The management of patients with TIF includes endovascular stenting and surgical intervention. Although endovascular stenting is less invasive and simpler to perform, there is an increased risk of rebleeding and infection. Previous reports suggest that endovascular stenting should be used as a bridge to successful surgical intervention [1, 3], and we have no objection to it.

As previously mentioned, innominate artery transection typically requires a sternotomy. Fujimoto et al. advocated that innominate artery transection through the suprasternal approach is less invasive compared to previous partial or full sternotomy, and recommended preventive surgical intervention for the patients who are more likely to develop TIF [4]. The case that they reported was not due to continuous bleeding from the innominate artery. In our first case, bleeding was controlled pre-operatively, and the operation proceeded without any problems using the method proposed by Fujimoto et al. However, in cases with continuous bleeding, like case 2 in our study, fatal bleeding from TIF could occur; hence, we devised a safer operative technique utilizing balloon occlusion of the innominate artery.
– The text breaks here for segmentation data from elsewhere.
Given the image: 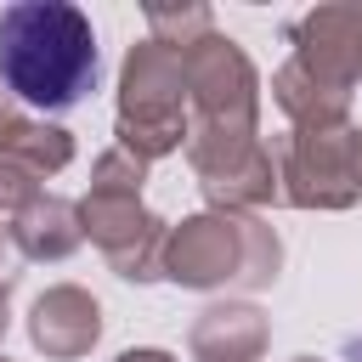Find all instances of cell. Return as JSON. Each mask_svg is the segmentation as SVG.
<instances>
[{
  "label": "cell",
  "instance_id": "cell-1",
  "mask_svg": "<svg viewBox=\"0 0 362 362\" xmlns=\"http://www.w3.org/2000/svg\"><path fill=\"white\" fill-rule=\"evenodd\" d=\"M96 28L68 0H17L0 11V85L34 113H68L96 90Z\"/></svg>",
  "mask_w": 362,
  "mask_h": 362
},
{
  "label": "cell",
  "instance_id": "cell-2",
  "mask_svg": "<svg viewBox=\"0 0 362 362\" xmlns=\"http://www.w3.org/2000/svg\"><path fill=\"white\" fill-rule=\"evenodd\" d=\"M345 362H362V334H356V339L345 345Z\"/></svg>",
  "mask_w": 362,
  "mask_h": 362
}]
</instances>
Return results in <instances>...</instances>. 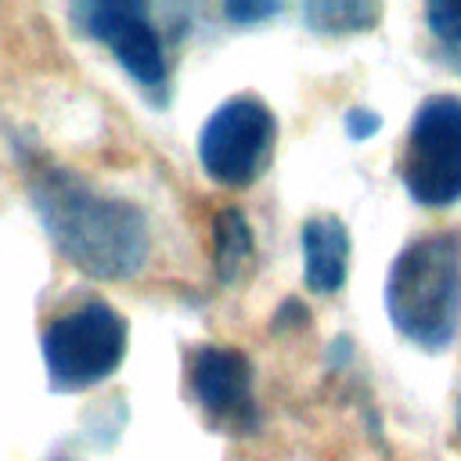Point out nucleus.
Segmentation results:
<instances>
[{
	"instance_id": "1",
	"label": "nucleus",
	"mask_w": 461,
	"mask_h": 461,
	"mask_svg": "<svg viewBox=\"0 0 461 461\" xmlns=\"http://www.w3.org/2000/svg\"><path fill=\"white\" fill-rule=\"evenodd\" d=\"M40 220L61 256L79 270L119 281L148 259V223L137 205L104 198L68 173H43L32 187Z\"/></svg>"
},
{
	"instance_id": "2",
	"label": "nucleus",
	"mask_w": 461,
	"mask_h": 461,
	"mask_svg": "<svg viewBox=\"0 0 461 461\" xmlns=\"http://www.w3.org/2000/svg\"><path fill=\"white\" fill-rule=\"evenodd\" d=\"M385 310L396 335L418 349H447L461 324V241L454 234L411 241L389 267Z\"/></svg>"
},
{
	"instance_id": "3",
	"label": "nucleus",
	"mask_w": 461,
	"mask_h": 461,
	"mask_svg": "<svg viewBox=\"0 0 461 461\" xmlns=\"http://www.w3.org/2000/svg\"><path fill=\"white\" fill-rule=\"evenodd\" d=\"M400 176L418 205L443 209L461 202V97H429L407 133Z\"/></svg>"
},
{
	"instance_id": "4",
	"label": "nucleus",
	"mask_w": 461,
	"mask_h": 461,
	"mask_svg": "<svg viewBox=\"0 0 461 461\" xmlns=\"http://www.w3.org/2000/svg\"><path fill=\"white\" fill-rule=\"evenodd\" d=\"M126 353V321L108 303H86L43 331V364L58 389L108 378Z\"/></svg>"
},
{
	"instance_id": "5",
	"label": "nucleus",
	"mask_w": 461,
	"mask_h": 461,
	"mask_svg": "<svg viewBox=\"0 0 461 461\" xmlns=\"http://www.w3.org/2000/svg\"><path fill=\"white\" fill-rule=\"evenodd\" d=\"M274 144V112L259 97H230L198 137V158L216 184L245 187L263 169Z\"/></svg>"
},
{
	"instance_id": "6",
	"label": "nucleus",
	"mask_w": 461,
	"mask_h": 461,
	"mask_svg": "<svg viewBox=\"0 0 461 461\" xmlns=\"http://www.w3.org/2000/svg\"><path fill=\"white\" fill-rule=\"evenodd\" d=\"M83 29L112 47L119 65L148 90L166 86V58L158 32L151 29L140 4H86L76 11Z\"/></svg>"
},
{
	"instance_id": "7",
	"label": "nucleus",
	"mask_w": 461,
	"mask_h": 461,
	"mask_svg": "<svg viewBox=\"0 0 461 461\" xmlns=\"http://www.w3.org/2000/svg\"><path fill=\"white\" fill-rule=\"evenodd\" d=\"M191 385L198 403L227 421V425H241L252 429L256 421V407H252V367L238 349H223V346H205L194 353L191 364Z\"/></svg>"
},
{
	"instance_id": "8",
	"label": "nucleus",
	"mask_w": 461,
	"mask_h": 461,
	"mask_svg": "<svg viewBox=\"0 0 461 461\" xmlns=\"http://www.w3.org/2000/svg\"><path fill=\"white\" fill-rule=\"evenodd\" d=\"M349 267V230L339 216H313L303 227V270L313 292H339Z\"/></svg>"
},
{
	"instance_id": "9",
	"label": "nucleus",
	"mask_w": 461,
	"mask_h": 461,
	"mask_svg": "<svg viewBox=\"0 0 461 461\" xmlns=\"http://www.w3.org/2000/svg\"><path fill=\"white\" fill-rule=\"evenodd\" d=\"M252 256V230L238 209H223L216 216V270L220 281H234Z\"/></svg>"
},
{
	"instance_id": "10",
	"label": "nucleus",
	"mask_w": 461,
	"mask_h": 461,
	"mask_svg": "<svg viewBox=\"0 0 461 461\" xmlns=\"http://www.w3.org/2000/svg\"><path fill=\"white\" fill-rule=\"evenodd\" d=\"M306 22L321 32H360L371 22H378V7L375 4H357V0H321V4H306Z\"/></svg>"
},
{
	"instance_id": "11",
	"label": "nucleus",
	"mask_w": 461,
	"mask_h": 461,
	"mask_svg": "<svg viewBox=\"0 0 461 461\" xmlns=\"http://www.w3.org/2000/svg\"><path fill=\"white\" fill-rule=\"evenodd\" d=\"M425 25L439 43L443 61L461 72V0H432L425 7Z\"/></svg>"
},
{
	"instance_id": "12",
	"label": "nucleus",
	"mask_w": 461,
	"mask_h": 461,
	"mask_svg": "<svg viewBox=\"0 0 461 461\" xmlns=\"http://www.w3.org/2000/svg\"><path fill=\"white\" fill-rule=\"evenodd\" d=\"M223 14L238 25H252V22H263V18L277 14V4H227Z\"/></svg>"
},
{
	"instance_id": "13",
	"label": "nucleus",
	"mask_w": 461,
	"mask_h": 461,
	"mask_svg": "<svg viewBox=\"0 0 461 461\" xmlns=\"http://www.w3.org/2000/svg\"><path fill=\"white\" fill-rule=\"evenodd\" d=\"M378 126H382L378 112H364V108H353V112L346 115V133H349L353 140H364V137H371Z\"/></svg>"
},
{
	"instance_id": "14",
	"label": "nucleus",
	"mask_w": 461,
	"mask_h": 461,
	"mask_svg": "<svg viewBox=\"0 0 461 461\" xmlns=\"http://www.w3.org/2000/svg\"><path fill=\"white\" fill-rule=\"evenodd\" d=\"M457 436H461V400H457Z\"/></svg>"
}]
</instances>
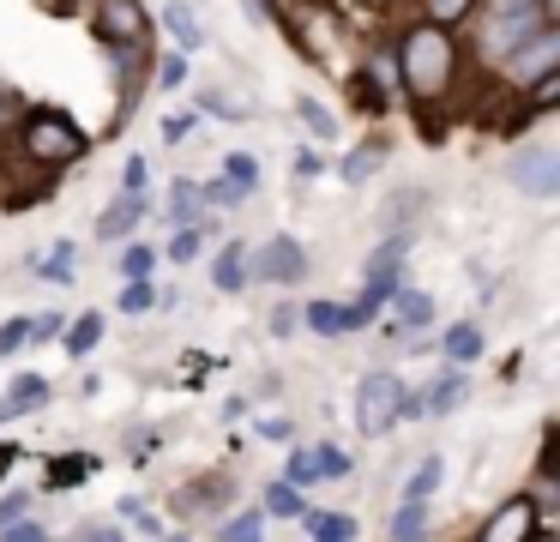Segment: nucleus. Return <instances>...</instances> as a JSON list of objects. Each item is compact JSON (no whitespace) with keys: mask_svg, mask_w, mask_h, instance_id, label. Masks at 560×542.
<instances>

When deciding on an appropriate procedure, CECT after hemostasis is the most important examination. Three-dimensional image reconstruction allows for the visualization of the positional relationship between the innominate artery and the sternum. If most of the innominate artery is located cranially, or at a level equal to that of the suprasternal notch, an approach without sternotomy can be selected. Furthermore, using a balloon catheter seems safe and effective in cases of suspected continuous bleeding. In our hospital, the surgical cases of TIF are only two cases that we demonstrated, and the accumulation of more cases is expected.